_YOUR GOAL_: Turn the lines below into a Markdown table with two columns, No. and Line, numbering each row and leaving out any blank lines.

(Numeric reasoning data for charts)
*** Begin section ***
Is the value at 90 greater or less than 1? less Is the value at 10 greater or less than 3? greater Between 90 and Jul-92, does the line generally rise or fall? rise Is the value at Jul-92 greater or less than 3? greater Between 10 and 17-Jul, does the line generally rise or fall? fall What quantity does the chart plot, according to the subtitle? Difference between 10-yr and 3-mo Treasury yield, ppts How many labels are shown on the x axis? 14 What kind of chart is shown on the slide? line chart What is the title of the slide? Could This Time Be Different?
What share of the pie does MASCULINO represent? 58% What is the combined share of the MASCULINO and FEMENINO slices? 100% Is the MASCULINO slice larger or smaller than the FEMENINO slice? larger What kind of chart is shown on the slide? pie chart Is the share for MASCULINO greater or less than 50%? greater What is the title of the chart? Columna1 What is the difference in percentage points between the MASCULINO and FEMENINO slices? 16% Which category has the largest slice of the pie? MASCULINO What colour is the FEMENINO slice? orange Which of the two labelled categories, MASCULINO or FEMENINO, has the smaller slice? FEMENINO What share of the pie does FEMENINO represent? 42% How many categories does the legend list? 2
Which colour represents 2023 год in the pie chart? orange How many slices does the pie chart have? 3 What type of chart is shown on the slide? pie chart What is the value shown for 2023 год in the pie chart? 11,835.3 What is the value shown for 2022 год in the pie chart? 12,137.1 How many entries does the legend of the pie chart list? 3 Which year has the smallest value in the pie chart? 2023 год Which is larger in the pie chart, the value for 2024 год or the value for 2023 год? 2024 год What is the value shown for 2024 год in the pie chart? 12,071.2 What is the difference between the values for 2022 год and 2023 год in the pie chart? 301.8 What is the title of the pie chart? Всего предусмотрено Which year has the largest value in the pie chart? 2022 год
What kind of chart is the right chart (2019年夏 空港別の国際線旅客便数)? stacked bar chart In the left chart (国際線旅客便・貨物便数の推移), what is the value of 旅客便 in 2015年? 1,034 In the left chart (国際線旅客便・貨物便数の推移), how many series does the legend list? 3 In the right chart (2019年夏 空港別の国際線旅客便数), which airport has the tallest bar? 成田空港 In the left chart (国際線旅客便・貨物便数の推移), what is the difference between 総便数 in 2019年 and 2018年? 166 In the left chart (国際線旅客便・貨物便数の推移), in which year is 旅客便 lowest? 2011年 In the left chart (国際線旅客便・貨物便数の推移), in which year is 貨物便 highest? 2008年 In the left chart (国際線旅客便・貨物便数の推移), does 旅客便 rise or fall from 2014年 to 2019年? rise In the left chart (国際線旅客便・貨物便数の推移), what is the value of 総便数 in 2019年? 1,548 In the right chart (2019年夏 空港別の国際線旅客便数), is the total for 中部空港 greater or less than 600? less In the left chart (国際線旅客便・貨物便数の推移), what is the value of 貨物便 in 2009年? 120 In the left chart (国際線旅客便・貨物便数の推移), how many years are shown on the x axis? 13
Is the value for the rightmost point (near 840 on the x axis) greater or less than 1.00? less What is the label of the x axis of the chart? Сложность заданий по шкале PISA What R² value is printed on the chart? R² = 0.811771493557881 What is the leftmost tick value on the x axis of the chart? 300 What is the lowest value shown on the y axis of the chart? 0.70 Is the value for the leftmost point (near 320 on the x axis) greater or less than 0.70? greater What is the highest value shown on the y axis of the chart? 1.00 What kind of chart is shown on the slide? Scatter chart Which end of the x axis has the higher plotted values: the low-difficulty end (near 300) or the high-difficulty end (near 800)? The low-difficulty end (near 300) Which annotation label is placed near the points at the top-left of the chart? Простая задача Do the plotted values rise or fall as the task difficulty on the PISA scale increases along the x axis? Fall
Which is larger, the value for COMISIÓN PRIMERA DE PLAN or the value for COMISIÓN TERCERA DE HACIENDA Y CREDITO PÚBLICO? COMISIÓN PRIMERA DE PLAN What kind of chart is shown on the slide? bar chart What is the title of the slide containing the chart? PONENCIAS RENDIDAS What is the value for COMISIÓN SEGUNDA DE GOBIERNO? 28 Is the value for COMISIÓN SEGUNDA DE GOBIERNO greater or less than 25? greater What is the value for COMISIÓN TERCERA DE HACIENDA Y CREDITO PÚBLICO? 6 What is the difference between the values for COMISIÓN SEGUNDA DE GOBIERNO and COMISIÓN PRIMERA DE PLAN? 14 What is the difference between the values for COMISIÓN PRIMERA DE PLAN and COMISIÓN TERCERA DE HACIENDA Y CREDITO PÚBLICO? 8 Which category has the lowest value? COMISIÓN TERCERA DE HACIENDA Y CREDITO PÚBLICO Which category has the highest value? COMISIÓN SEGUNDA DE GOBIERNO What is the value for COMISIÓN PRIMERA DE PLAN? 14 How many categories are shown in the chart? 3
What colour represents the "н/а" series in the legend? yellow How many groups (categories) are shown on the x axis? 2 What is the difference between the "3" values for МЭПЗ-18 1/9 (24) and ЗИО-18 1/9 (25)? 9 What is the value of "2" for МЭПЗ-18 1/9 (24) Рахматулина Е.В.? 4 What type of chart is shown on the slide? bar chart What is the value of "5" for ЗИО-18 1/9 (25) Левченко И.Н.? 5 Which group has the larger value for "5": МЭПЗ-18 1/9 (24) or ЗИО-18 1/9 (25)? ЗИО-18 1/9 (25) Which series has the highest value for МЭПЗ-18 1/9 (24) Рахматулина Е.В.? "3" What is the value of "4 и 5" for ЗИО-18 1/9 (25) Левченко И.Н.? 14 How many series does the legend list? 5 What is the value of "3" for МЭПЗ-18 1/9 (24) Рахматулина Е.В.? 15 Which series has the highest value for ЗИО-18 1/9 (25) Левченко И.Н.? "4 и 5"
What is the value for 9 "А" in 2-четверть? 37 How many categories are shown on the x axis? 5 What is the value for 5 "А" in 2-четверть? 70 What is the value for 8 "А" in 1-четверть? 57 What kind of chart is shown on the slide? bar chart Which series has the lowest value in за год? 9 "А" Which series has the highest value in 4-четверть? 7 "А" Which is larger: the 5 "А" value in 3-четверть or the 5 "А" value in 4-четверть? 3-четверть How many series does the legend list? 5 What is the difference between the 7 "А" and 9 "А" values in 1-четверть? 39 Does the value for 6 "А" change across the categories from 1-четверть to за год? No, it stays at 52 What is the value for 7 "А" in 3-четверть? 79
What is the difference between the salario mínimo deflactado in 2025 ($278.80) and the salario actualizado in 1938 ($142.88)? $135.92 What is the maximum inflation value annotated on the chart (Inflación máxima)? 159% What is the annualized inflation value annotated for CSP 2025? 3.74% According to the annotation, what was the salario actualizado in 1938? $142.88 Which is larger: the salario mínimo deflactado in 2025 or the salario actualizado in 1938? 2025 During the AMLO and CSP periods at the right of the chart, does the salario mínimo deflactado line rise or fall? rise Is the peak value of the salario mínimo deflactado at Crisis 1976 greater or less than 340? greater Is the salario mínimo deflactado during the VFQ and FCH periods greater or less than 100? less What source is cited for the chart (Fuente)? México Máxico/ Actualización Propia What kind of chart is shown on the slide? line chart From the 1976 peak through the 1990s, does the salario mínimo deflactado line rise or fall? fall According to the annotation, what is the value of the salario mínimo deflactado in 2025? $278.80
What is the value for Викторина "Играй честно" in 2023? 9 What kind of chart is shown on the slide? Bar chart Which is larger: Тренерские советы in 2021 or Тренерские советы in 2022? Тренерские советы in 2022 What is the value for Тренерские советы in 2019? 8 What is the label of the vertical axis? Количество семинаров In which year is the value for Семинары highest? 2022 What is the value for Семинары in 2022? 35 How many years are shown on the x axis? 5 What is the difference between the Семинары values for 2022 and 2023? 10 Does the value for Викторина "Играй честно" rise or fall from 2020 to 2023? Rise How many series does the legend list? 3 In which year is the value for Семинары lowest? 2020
*** End section ***
_OUTPUT BELOW_:
| No. | Line |
|---|---|
| 1 | Is the value at 90 greater or less than 1? less Is the value at 10 greater or less than 3? greater Between 90 and Jul-92, does the line generally rise or fall? rise Is the value at Jul-92 greater or less than 3? greater Between 10 and 17-Jul, does the line generally rise or fall? fall What quantity does the chart plot, according to the subtitle? Difference between 10-yr and 3-mo Treasury yield, ppts How many labels are shown on the x axis? 14 What kind of chart is shown on the slide? line chart What is the title of the slide? Could This Time Be Different? |
| 2 | What share of the pie does MASCULINO represent? 58% What is the combined share of the MASCULINO and FEMENINO slices? 100% Is the MASCULINO slice larger or smaller than the FEMENINO slice? larger What kind of chart is shown on the slide? pie chart Is the share for MASCULINO greater or less than 50%? greater What is the title of the chart? Columna1 What is the difference in percentage points between the MASCULINO and FEMENINO slices? 16% Which category has the largest slice of the pie? MASCULINO What colour is the FEMENINO slice? orange Which of the two labelled categories, MASCULINO or FEMENINO, has the smaller slice? FEMENINO What share of the pie does FEMENINO represent? 42% How many categories does the legend list? 2 |
| 3 | Which colour represents 2023 год in the pie chart? orange How many slices does the pie chart have? 3 What type of chart is shown on the slide? pie chart What is the value shown for 2023 год in the pie chart? 11,835.3 What is the value shown for 2022 год in the pie chart? 12,137.1 How many entries does the legend of the pie chart list? 3 Which year has the smallest value in the pie chart? 2023 год Which is larger in the pie chart, the value for 2024 год or the value for 2023 год? 2024 год What is the value shown for 2024 год in the pie chart? 12,071.2 What is the difference between the values for 2022 год and 2023 год in the pie chart? 301.8 What is the title of the pie chart? Всего предусмотрено Which year has the largest value in the pie chart? 2022 год |
| 4 | What kind of chart is the right chart (2019年夏 空港別の国際線旅客便数)? stacked bar chart In the left chart (国際線旅客便・貨物便数の推移), what is the value of 旅客便 in 2015年? 1,034 In the left chart (国際線旅客便・貨物便数の推移), how many series does the legend list? 3 In the right chart (2019年夏 空港別の国際線旅客便数), which airport has the tallest bar? 成田空港 In the left chart (国際線旅客便・貨物便数の推移), what is the difference between 総便数 in 2019年 and 2018年? 166 In the left chart (国際線旅客便・貨物便数の推移), in which year is 旅客便 lowest? 2011年 In the left chart (国際線旅客便・貨物便数の推移), in which year is 貨物便 highest? 2008年 In the left chart (国際線旅客便・貨物便数の推移), does 旅客便 rise or fall from 2014年 to 2019年? rise In the left chart (国際線旅客便・貨物便数の推移), what is the value of 総便数 in 2019年? 1,548 In the right chart (2019年夏 空港別の国際線旅客便数), is the total for 中部空港 greater or less than 600? less In the left chart (国際線旅客便・貨物便数の推移), what is the value of 貨物便 in 2009年? 120 In the left chart (国際線旅客便・貨物便数の推移), how many years are shown on the x axis? 13 |
| 5 | Is the value for the rightmost point (near 840 on the x axis) greater or less than 1.00? less What is the label of the x axis of the chart? Сложность заданий по шкале PISA What R² value is printed on the chart? R² = 0.811771493557881 What is the leftmost tick value on the x axis of the chart? 300 What is the lowest value shown on the y axis of the chart? 0.70 Is the value for the leftmost point (near 320 on the x axis) greater or less than 0.70? greater What is the highest value shown on the y axis of the chart? 1.00 What kind of chart is shown on the slide? Scatter chart Which end of the x axis has the higher plotted values: the low-difficulty end (near 300) or the high-difficulty end (near 800)? The low-difficulty end (near 300) Which annotation label is placed near the points at the top-left of the chart? Простая задача Do the plotted values rise or fall as the task difficulty on the PISA scale increases along the x axis? Fall |
| 6 | Which is larger, the value for COMISIÓN PRIMERA DE PLAN or the value for COMISIÓN TERCERA DE HACIENDA Y CREDITO PÚBLICO? COMISIÓN PRIMERA DE PLAN What kind of chart is shown on the slide? bar chart What is the title of the slide containing the chart? PONENCIAS RENDIDAS What is the value for COMISIÓN SEGUNDA DE GOBIERNO? 28 Is the value for COMISIÓN SEGUNDA DE GOBIERNO greater or less than 25? greater What is the value for COMISIÓN TERCERA DE HACIENDA Y CREDITO PÚBLICO? 6 What is the difference between the values for COMISIÓN SEGUNDA DE GOBIERNO and COMISIÓN PRIMERA DE PLAN? 14 What is the difference between the values for COMISIÓN PRIMERA DE PLAN and COMISIÓN TERCERA DE HACIENDA Y CREDITO PÚBLICO? 8 Which category has the lowest value? COMISIÓN TERCERA DE HACIENDA Y CREDITO PÚBLICO Which category has the highest value? COMISIÓN SEGUNDA DE GOBIERNO What is the value for COMISIÓN PRIMERA DE PLAN? 14 How many categories are shown in the chart? 3 |
| 7 | What colour represents the "н/а" series in the legend? yellow How many groups (categories) are shown on the x axis? 2 What is the difference between the "3" values for МЭПЗ-18 1/9 (24) and ЗИО-18 1/9 (25)? 9 What is the value of "2" for МЭПЗ-18 1/9 (24) Рахматулина Е.В.? 4 What type of chart is shown on the slide? bar chart What is the value of "5" for ЗИО-18 1/9 (25) Левченко И.Н.? 5 Which group has the larger value for "5": МЭПЗ-18 1/9 (24) or ЗИО-18 1/9 (25)? ЗИО-18 1/9 (25) Which series has the highest value for МЭПЗ-18 1/9 (24) Рахматулина Е.В.? "3" What is the value of "4 и 5" for ЗИО-18 1/9 (25) Левченко И.Н.? 14 How many series does the legend list? 5 What is the value of "3" for МЭПЗ-18 1/9 (24) Рахматулина Е.В.? 15 Which series has the highest value for ЗИО-18 1/9 (25) Левченко И.Н.? "4 и 5" |
| 8 | What is the value for 9 "А" in 2-четверть? 37 How many categories are shown on the x axis? 5 What is the value for 5 "А" in 2-четверть? 70 What is the value for 8 "А" in 1-четверть? 57 What kind of chart is shown on the slide? bar chart Which series has the lowest value in за год? 9 "А" Which series has the highest value in 4-четверть? 7 "А" Which is larger: the 5 "А" value in 3-четверть or the 5 "А" value in 4-четверть? 3-четверть How many series does the legend list? 5 What is the difference between the 7 "А" and 9 "А" values in 1-четверть? 39 Does the value for 6 "А" change across the categories from 1-четверть to за год? No, it stays at 52 What is the value for 7 "А" in 3-четверть? 79 |
| 9 | What is the difference between the salario mínimo deflactado in 2025 ($278.80) and the salario actualizado in 1938 ($142.88)? $135.92 What is the maximum inflation value annotated on the chart (Inflación máxima)? 159% What is the annualized inflation value annotated for CSP 2025? 3.74% According to the annotation, what was the salario actualizado in 1938? $142.88 Which is larger: the salario mínimo deflactado in 2025 or the salario actualizado in 1938? 2025 During the AMLO and CSP periods at the right of the chart, does the salario mínimo deflactado line rise or fall? rise Is the peak value of the salario mínimo deflactado at Crisis 1976 greater or less than 340? greater Is the salario mínimo deflactado during the VFQ and FCH periods greater or less than 100? less What source is cited for the chart (Fuente)? México Máxico/ Actualización Propia What kind of chart is shown on the slide? line chart From the 1976 peak through the 1990s, does the salario mínimo deflactado line rise or fall? fall According to the annotation, what is the value of the salario mínimo deflactado in 2025? $278.80 |
| 10 | What is the value for Викторина "Играй честно" in 2023? 9 What kind of chart is shown on the slide? Bar chart Which is larger: Тренерские советы in 2021 or Тренерские советы in 2022? Тренерские советы in 2022 What is the value for Тренерские советы in 2019? 8 What is the label of the vertical axis? Количество семинаров In which year is the value for Семинары highest? 2022 What is the value for Семинары in 2022? 35 How many years are shown on the x axis? 5 What is the difference between the Семинары values for 2022 and 2023? 10 Does the value for Викторина "Играй честно" rise or fall from 2020 to 2023? Rise How many series does the legend list? 3 In which year is the value for Семинары lowest? 2020 |